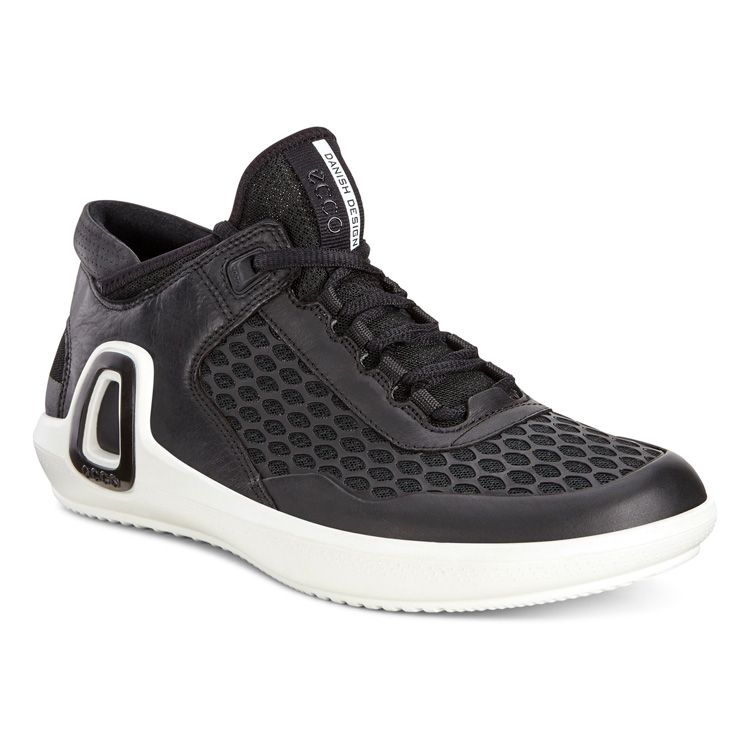 Кроссовки ECCO INTRINSIC 3 M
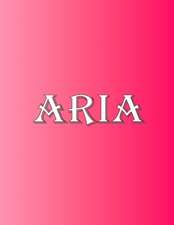 Aria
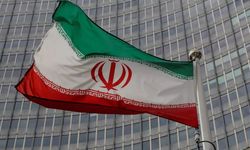 İran, Washington yönetimini "ırkçılıkla" suçladı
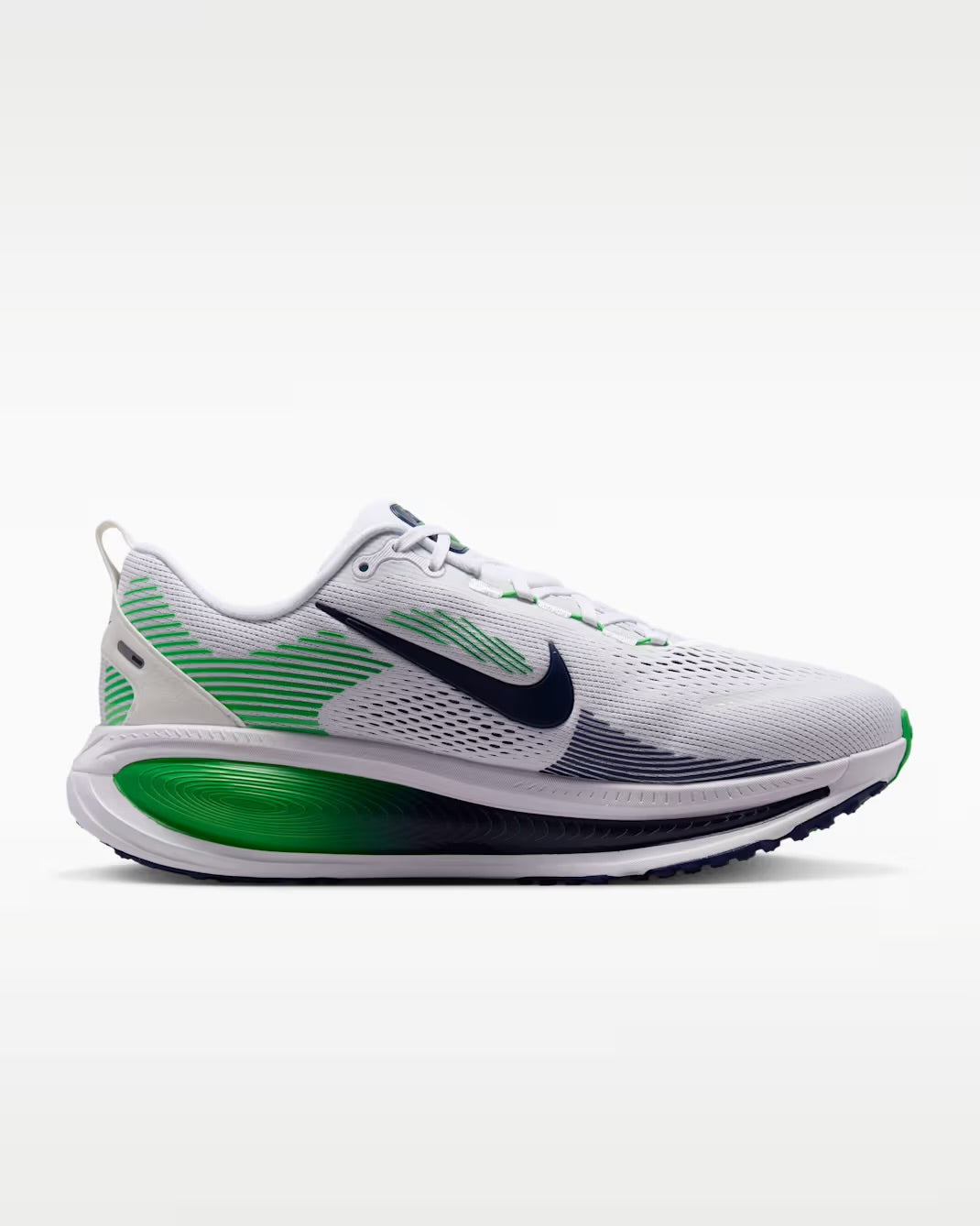 Nike Vomero 18 - Mens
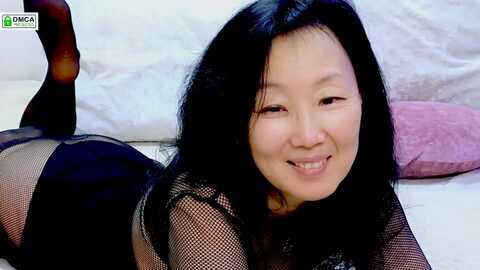 Media: sandramia Myfreecams Invalid Date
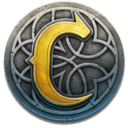 Conquest of Champions icon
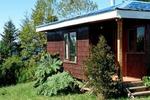 Bordemundo Bed and Breakfast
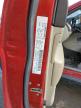 2011 Jeep Grand Cherokee Overland zu verkaufen in Woodhaven, MI - Rear End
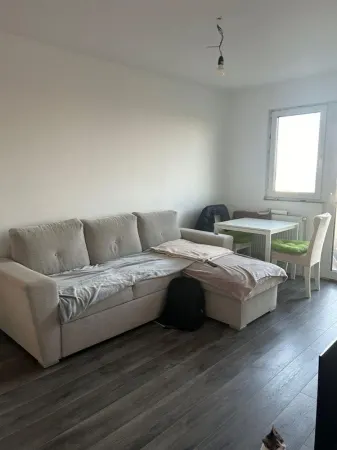Apartament 3 camere Timișoara - poza 1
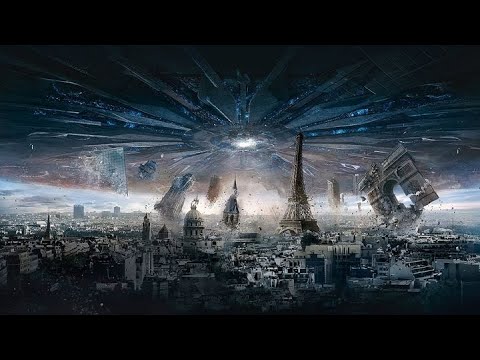 Dennis Sheperd vs The Masques--Heart of Courage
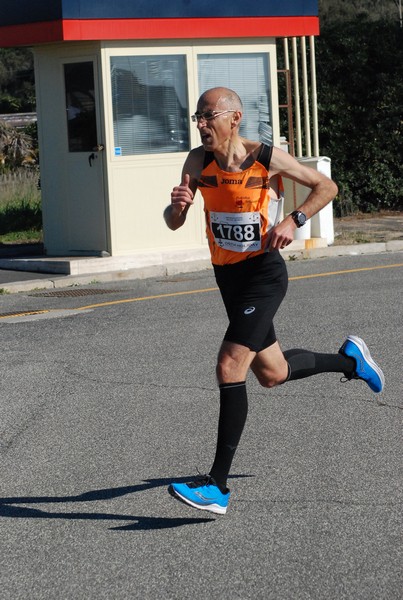 Rock&Run [TOP] (16/02/2020) 00058
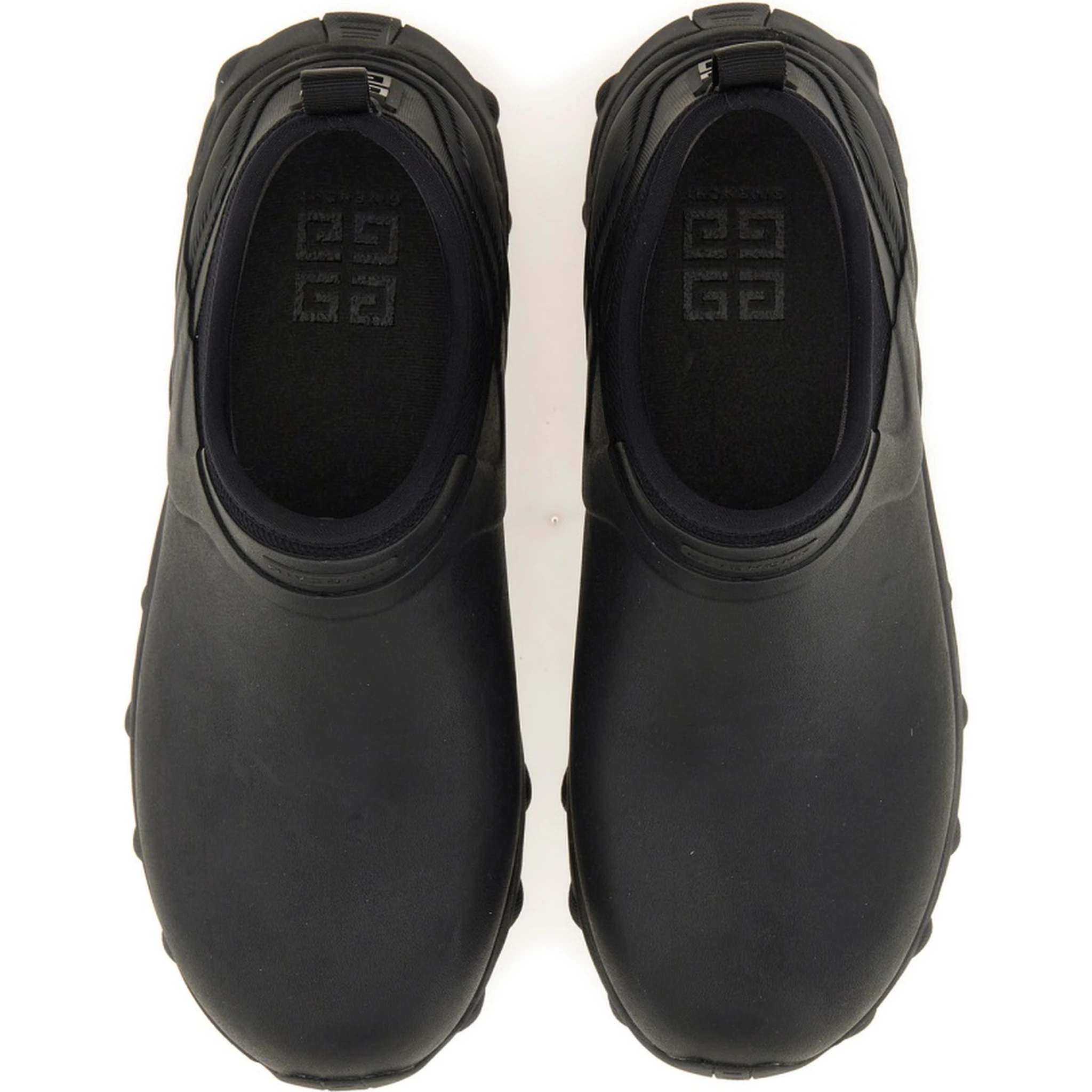 BOGS CHELSEA BOOT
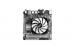 Cryorig C7: Mini-CPU-Kühler als Boxed-Ersatz für 35 Euro (7)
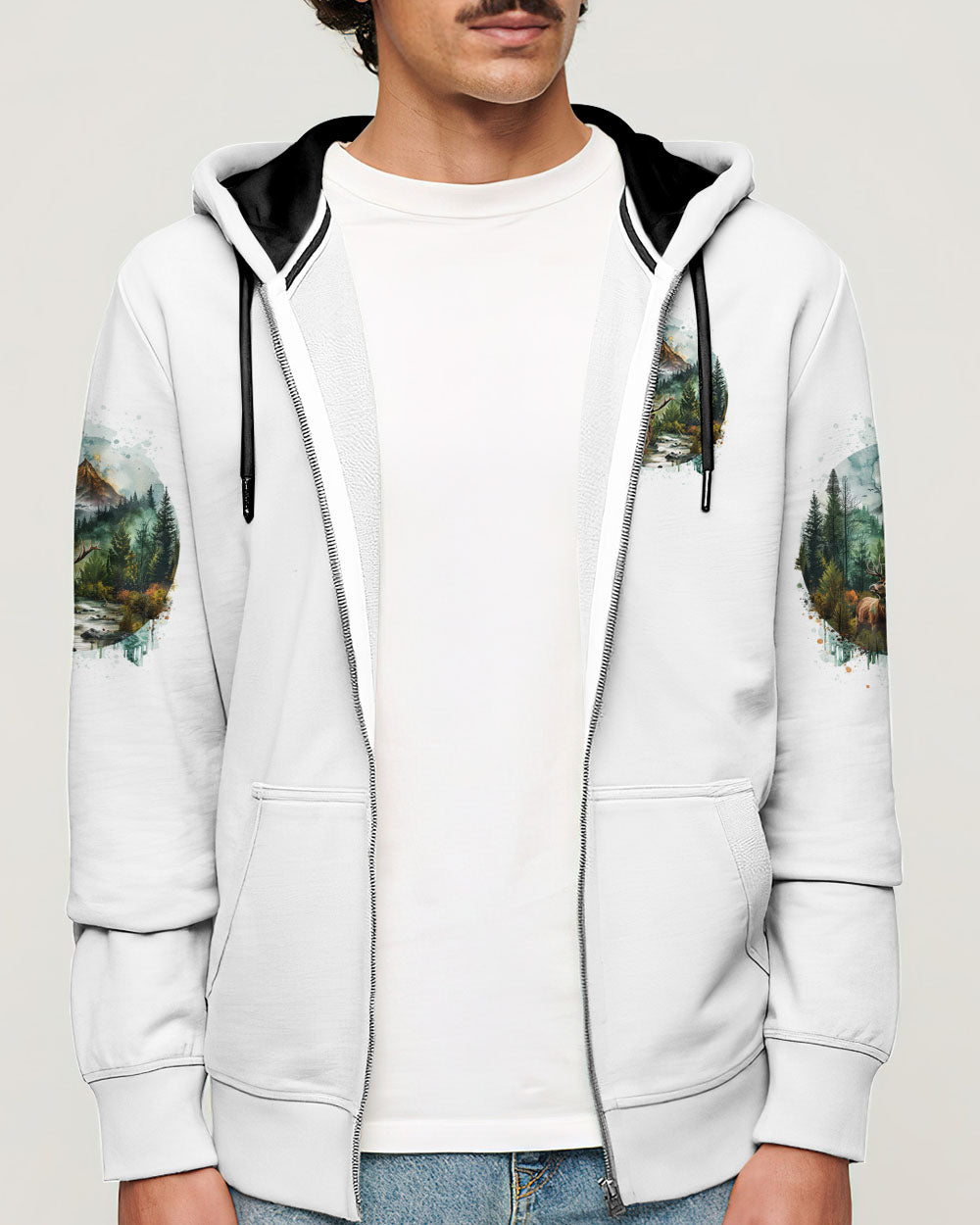 Category_Sweatshirt & Hoodies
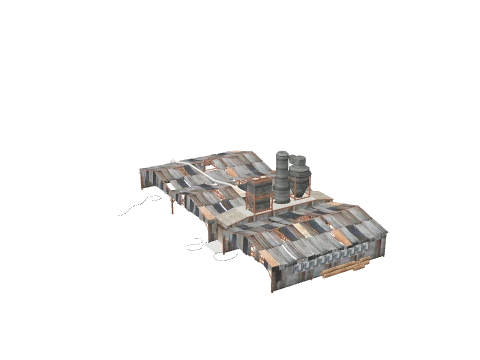 sp1_03_shed_008, a GTA V map model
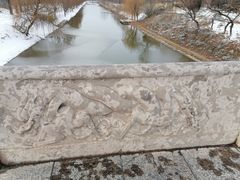 -赵州桥景区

> _What to produce_: Repeat every line above word for word, leaving out the pictures.

> _Response to this task_:
 Кроссовки ECCO INTRINSIC 3 M
 Aria
 İran, Washington yönetimini "ırkçılıkla" suçladı
 Nike Vomero 18 - Mens
 Media: sandramia Myfreecams Invalid Date
 Conquest of Champions icon
 Bordemundo Bed and Breakfast
 2011 Jeep Grand Cherokee Overland zu verkaufen in Woodhaven, MI - Rear End
Apartament 3 camere Timișoara - poza 1
 Dennis Sheperd vs The Masques--Heart of Courage
 Rock&Run [TOP] (16/02/2020) 00058
 BOGS CHELSEA BOOT
 Cryorig C7: Mini-CPU-Kühler als Boxed-Ersatz für 35 Euro (7)
 Category_Sweatshirt & Hoodies
 sp1_03_shed_008, a GTA V map model
 -赵州桥景区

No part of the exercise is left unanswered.